_Assignment_
Reproduce word for word the stretch from "Such widespread ownership" through "in his downfall." in the text about Insull and the electricity monopolies.

But as his empire of electricity monopolies grew, some important critics questioned whether the prices charged by the Insull companies were as low as they could be.
Fearing extortion by corrupt city councils, Insull lobbied for a system of state regulation of electricity monopolies. Between 1907 and 1916, a majority of the states would go to such a system.
By the late 1920s, Insull had an even more powerful enemy. Franklin D. Roosevelt, the governor of New York, commissioned a study showing that publicly owned hydroelectric power in Ontario was far cheaper than private electricity generated in the United States by what Roosevelt called the “power trust.”
“We have permitted private corporations to monopolize the electrical industry and sell electricity at the highest rates they could obtain,” he said in 1930.
Insull and the industry group he started, the National Electric Light Association, fought back.
They did so partly on patriotic grounds, calling public ownership of power companies “the Bolshevik idea.”
To reinforce the point, Insull encouraged widespread ownership of stocks and bonds in his companies.
Starting with employee stock clubs, Insull soon had those in even the lowliest jobs hawking Insull stocks to their families, friends and neighbors.
It created an army of small owners in his companies — and a lot of votes for politicians who said the government should stay out of the electricity business.
By 1926, that army was large indeed. Half a million people held bonds in Insull companies. Even more, 600,000, owned stock.
Such widespread ownership at first provided Insull with important political support – and with capital to keep expanding his electricity empire. But it would later aid in his downfall.
Certainly, Insull’s collapse left an undeniable legacy.
State regulators passed strict accounting rules to better monitor the profits monopoly utilities were extracting from their customers. The result was the “cost plus” rate system that reigned everywhere until the advent of electricity “deregulation” in the past decade.

_Dataset excerpt_
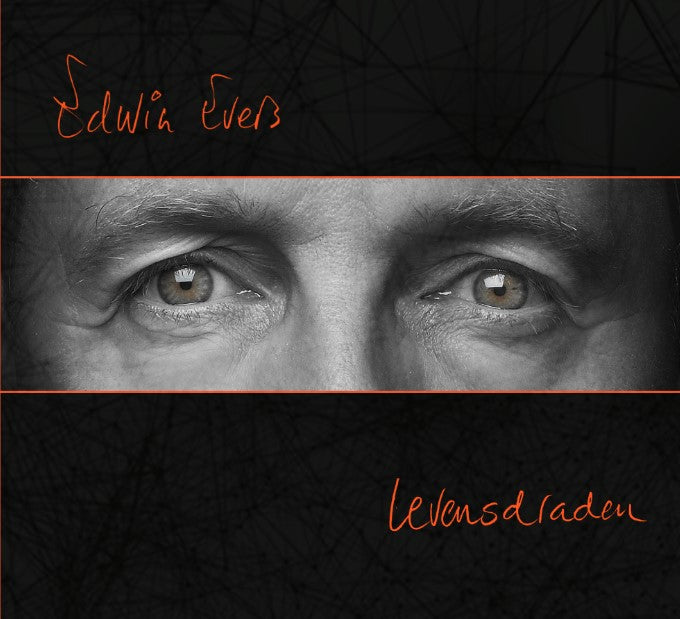 LEVENSDRADEN - Front Cover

_Response to this exercise_
Such widespread ownership at first provided Insull with important political support – and with capital to keep expanding his electricity empire. But it would later aid in his downfall.